A Poetry Reading by Kazim Ali

June 29, 2008

In the summer months the Kenyon Review sponsors a series of readings connected to the Writers Workshops and the Young Writers Workshops. I benefited a few evenings ago from a reading by poet and prose writer Kazim Ali. After a series of phenomenal readings by other writers, Kazim Ali held captive an audience of Gambier and surrounding-area citizens and about 80 high school students. Ali received a standing ovation from the students as well–the first in the Young Writers Program history, I’m told–and it was well-deserved.
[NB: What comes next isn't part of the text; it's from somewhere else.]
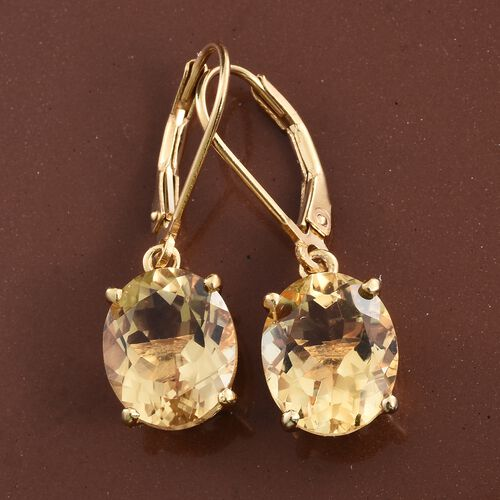 Citrine (Ovl) 7 Carat Silver Lever Back Earrings in 14K Gold Overlay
Kazim Ali’s work–and his performance of his work–was absolutely stunning. He began with poems from his first collection, The Far Mosque, published by Alice James Books in 2005, then continued with poems from his second collection, The Fortieth Day, from Boa Editions published just this year. The reading concluded with a series of poems from a forthcoming book–one of which will be published in an upcoming issue of The Kenyon Review.
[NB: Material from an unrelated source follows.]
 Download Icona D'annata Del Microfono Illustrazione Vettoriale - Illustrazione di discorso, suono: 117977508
In constructing poems for Far Mosque, Kazim shared that he had been interested in “poems that fell apart” and in “invisible forms, invisible structures.” The idea that the energy of a poem could move in varying and disparate directions intrigued him, and this sort of energy is immediately visible in his poetry. One of the young writers asked him about spirituality and silences in his poetry–and Kazim’s answer seemed to reference the poem as prayer. He shared his excitement about working with the line as a mechanism for carrying the weight of an entire poem, and he quoted several one-lined poems as proof that a line of poetry can be “truly beautiful unto itself;” an idea he echoed in his approach to life and to writing in general, as he gave advice to the eager highschoolers.

Their questions ranged from what his favorite words were (no real favorite ‘words,’ but reoccurring images–boats, the color blue, caves) to how he orders his poems for a book (like a music CD–no themed areas or obvious arcs, just a desire to move the reader through a range of emotional peaks). He had his notebook with him and opened it up to the audience for a quick glimpse. Inside, he shared, were the results of an unordered writing practice–one that encouraged constant observation and notetaking, with plenty of room for scribbles, questions, prose phrases, and images. This, it seemed, was much more preferable to a structured appointment with himself each day, and eased the tensions of writers in the audience who had a similar approach.

Kazim had always been a “private” poet before he studied poetry seriously, but began to see a possibility for identifying himself as a poet after reading Lisel Mueller’s poem Monet Refuses the Operation. He encouraged the audience to identify their influences–whether these be poets like Lucille Clifton; musicians like Alice Coltrane; political activism (to which Kazim devoted himself prior to his study of poetry–and he is not someone to sit quietly and say nothing when a wrong has been committed); or yoga–a spiritual practice for Kazim, who feels it deepens his connection to his practice as a poet. For Kazim Ali, everything is grist for his poetry–all secrets, all experiences, all observations. He believes in putting it all out there and seeing what he can make of it through words. Nothing wrong with that.

Additionally, he implored young writers to seek out experiences for themselves. Arguing that his poems are “all based on experiences,” he maintained that keeping ourselves open to experiences, and moving out to engage in the actual world, are vital for our work as writers and artists. This wasn’t a plea for the autobiographical or narrative poem, but instead an argument for the poet as a living body and spirit who engages in the people, places, and ideas of his or her time and region. One of the best pieces of advice I heard from him: You don’t know what you have–you just sort of have to mess around with the process.